The excitation light source used in 3PEF-TF must meet several requirements. To induce three-photon excitation, a high-power laser must be used because three-photon excitation cross-sections are on the order of 10−83 cm6(s/photon)2, which is much smaller than the typical two-photon excitation cross-sections of 10−49 cm4s/photon [14]. Ultrashort pulses around 100 fs are suitable for TF microscopy [1]. This is because the magnification telescope, which is used to image the dispersive grating in the sample, must be large for long pulses, and the bandwidth of overly short pulses may exceed the absorption bandwidth of the fluorophore and suffers from significant material dispersion. Low repetition rate systems avoid photobleaching related to triplet state formation because the pulse period, which is longer than the triplet-state lifetime of fluorophores, enables the molecule to relax back to the ground state before the next pulse arrives [15]. The repetition rate of a few hundred kHz is often suitable because the triplet-state lifetime of most fluorophores including green fluorescence protein and Rhodamine dye is a few μs [15,16]. Due to the low repetition rate, the pulse energy must be on the order of a few μJ to provide sufficient fluorescence intensity. If the repetition rate is too low, a higher peak intensity may exceed the damage threshold of biological samples. The ablative damage threshold for biological tissues ranges from 1.5 to 2.2 J/cm2 in the wavelength region of from 800 nm to 1450 nm [17]. High average power is also required in TF microscopy. Since the lowest optical absorption band between 400 and 2400 nm in a biological tissue is the 1050–1100 nm region [18], pulses in this spectral region are desirable to avoid sample heating. In this paper, we report on the development of an Yb-fiber CPA system for 3PEF-TF microscopy that produces 92-fs pulses with an energy of 9.0 μJ at a repetition rate of 200 kHz and a center wavelength of 1060 nm. Output of commercial optical parametric amplifiers (OPAs) are close to those of our fiber laser system. However, fiber laser systems have a big advantage of very compact and excellent stability compared with the OPA systems.
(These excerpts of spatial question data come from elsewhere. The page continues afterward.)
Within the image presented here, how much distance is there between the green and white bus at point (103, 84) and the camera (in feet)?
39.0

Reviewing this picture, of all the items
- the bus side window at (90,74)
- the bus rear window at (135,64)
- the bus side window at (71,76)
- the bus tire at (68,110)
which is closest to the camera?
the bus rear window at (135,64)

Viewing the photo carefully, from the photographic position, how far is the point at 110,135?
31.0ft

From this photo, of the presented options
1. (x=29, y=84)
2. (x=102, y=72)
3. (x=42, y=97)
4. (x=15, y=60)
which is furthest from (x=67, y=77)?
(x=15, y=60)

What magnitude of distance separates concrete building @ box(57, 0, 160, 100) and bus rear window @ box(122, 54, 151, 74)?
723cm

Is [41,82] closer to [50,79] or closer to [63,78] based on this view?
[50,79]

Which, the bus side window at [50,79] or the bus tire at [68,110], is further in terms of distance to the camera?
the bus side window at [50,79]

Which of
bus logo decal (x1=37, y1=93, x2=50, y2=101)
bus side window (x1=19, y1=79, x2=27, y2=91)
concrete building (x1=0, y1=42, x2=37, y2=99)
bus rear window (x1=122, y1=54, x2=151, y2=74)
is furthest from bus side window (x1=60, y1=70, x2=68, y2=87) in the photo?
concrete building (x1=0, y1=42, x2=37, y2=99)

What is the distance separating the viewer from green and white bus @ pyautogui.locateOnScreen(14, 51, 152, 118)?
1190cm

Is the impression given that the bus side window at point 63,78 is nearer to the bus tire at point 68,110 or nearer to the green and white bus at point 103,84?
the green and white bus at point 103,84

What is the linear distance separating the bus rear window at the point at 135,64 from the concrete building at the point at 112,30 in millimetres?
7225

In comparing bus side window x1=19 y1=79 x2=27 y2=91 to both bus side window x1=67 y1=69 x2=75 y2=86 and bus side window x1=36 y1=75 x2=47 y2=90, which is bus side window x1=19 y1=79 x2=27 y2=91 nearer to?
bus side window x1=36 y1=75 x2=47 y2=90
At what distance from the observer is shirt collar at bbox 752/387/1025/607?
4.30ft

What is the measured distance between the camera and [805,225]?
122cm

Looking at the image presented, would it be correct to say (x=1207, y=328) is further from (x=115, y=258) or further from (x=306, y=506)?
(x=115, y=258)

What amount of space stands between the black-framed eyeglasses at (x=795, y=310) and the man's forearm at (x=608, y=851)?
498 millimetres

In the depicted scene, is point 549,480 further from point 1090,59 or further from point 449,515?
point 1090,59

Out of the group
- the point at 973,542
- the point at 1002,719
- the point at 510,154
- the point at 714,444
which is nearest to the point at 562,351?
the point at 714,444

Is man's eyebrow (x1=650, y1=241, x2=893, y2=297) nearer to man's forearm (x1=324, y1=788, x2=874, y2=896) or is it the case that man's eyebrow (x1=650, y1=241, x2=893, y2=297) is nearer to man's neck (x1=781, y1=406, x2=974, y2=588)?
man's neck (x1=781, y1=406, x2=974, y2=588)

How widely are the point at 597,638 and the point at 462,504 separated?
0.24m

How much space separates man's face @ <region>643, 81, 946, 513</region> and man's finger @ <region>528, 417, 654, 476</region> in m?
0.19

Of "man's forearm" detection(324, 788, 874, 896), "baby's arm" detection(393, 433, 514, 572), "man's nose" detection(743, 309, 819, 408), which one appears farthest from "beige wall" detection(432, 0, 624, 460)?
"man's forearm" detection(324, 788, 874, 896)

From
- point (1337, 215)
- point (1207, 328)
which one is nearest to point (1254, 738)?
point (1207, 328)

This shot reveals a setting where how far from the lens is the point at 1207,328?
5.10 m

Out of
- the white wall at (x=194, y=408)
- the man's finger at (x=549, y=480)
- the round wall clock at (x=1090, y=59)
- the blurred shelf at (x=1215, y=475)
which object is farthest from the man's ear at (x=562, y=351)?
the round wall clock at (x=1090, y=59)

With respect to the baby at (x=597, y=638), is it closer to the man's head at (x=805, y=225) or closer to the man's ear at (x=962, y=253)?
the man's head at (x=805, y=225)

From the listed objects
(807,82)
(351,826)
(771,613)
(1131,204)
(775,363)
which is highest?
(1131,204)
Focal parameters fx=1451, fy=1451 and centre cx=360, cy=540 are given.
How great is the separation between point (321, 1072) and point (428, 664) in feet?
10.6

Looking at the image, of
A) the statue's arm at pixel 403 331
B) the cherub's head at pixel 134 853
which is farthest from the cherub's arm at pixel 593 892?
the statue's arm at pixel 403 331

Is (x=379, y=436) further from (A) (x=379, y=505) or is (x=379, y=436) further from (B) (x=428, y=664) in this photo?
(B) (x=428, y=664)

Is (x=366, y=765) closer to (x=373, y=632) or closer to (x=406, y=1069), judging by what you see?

An Yb-fiber chirped pulse amplifier (CPA), provides gain in the 1050–1100 nm region and a broad fluorescence bandwidth [19]. In order to generate 100-fs pulses with an energy on the order of a few μJ, we must manage the nonlinear phase shift accumulated in the Yb-fiber CPA amplifier system. The nonlinear phase shift can be minimized by increasing the core diameter of the gain fiber. By using an Yb-doped rod fiber with a core diameter of 400 μm, an Yb-fiber CPA producing 270-fs pulses with an energy of 100 μJ has been reported [20]. Even at a gain of 23 dB, the pulse duration has been limited to 120 fs due to the gain-narrowing effect during amplification in the linear regime, in which the nonlinear phase shift is less than 1 rad [21]. By compensating for gain narrowing using multiple dielectric layers, 65-fs pulses with an energy of 100 nJ at a gain of 21 dB have been generated [22]. Shorter pulses have been generated through nonlinear amplification by the interplay of gain narrowing and spectral broadening by self-phase modulation [23]. Although the distortion of the spectral phase can be compensated by the use of a 4-f pulse shaper [24], the compensable distortion is limited by the spectral resolution of the shaper. Thus, it is difficult to perfectly compensate the spectral phase of the broadened pulse of which spectrum is broadened by strong self-phase modulation. However, Fourier transform-limited (FTL) pulses are required in TF microscopy because spectral phase distortion results in degradation of the optical sectioning capability.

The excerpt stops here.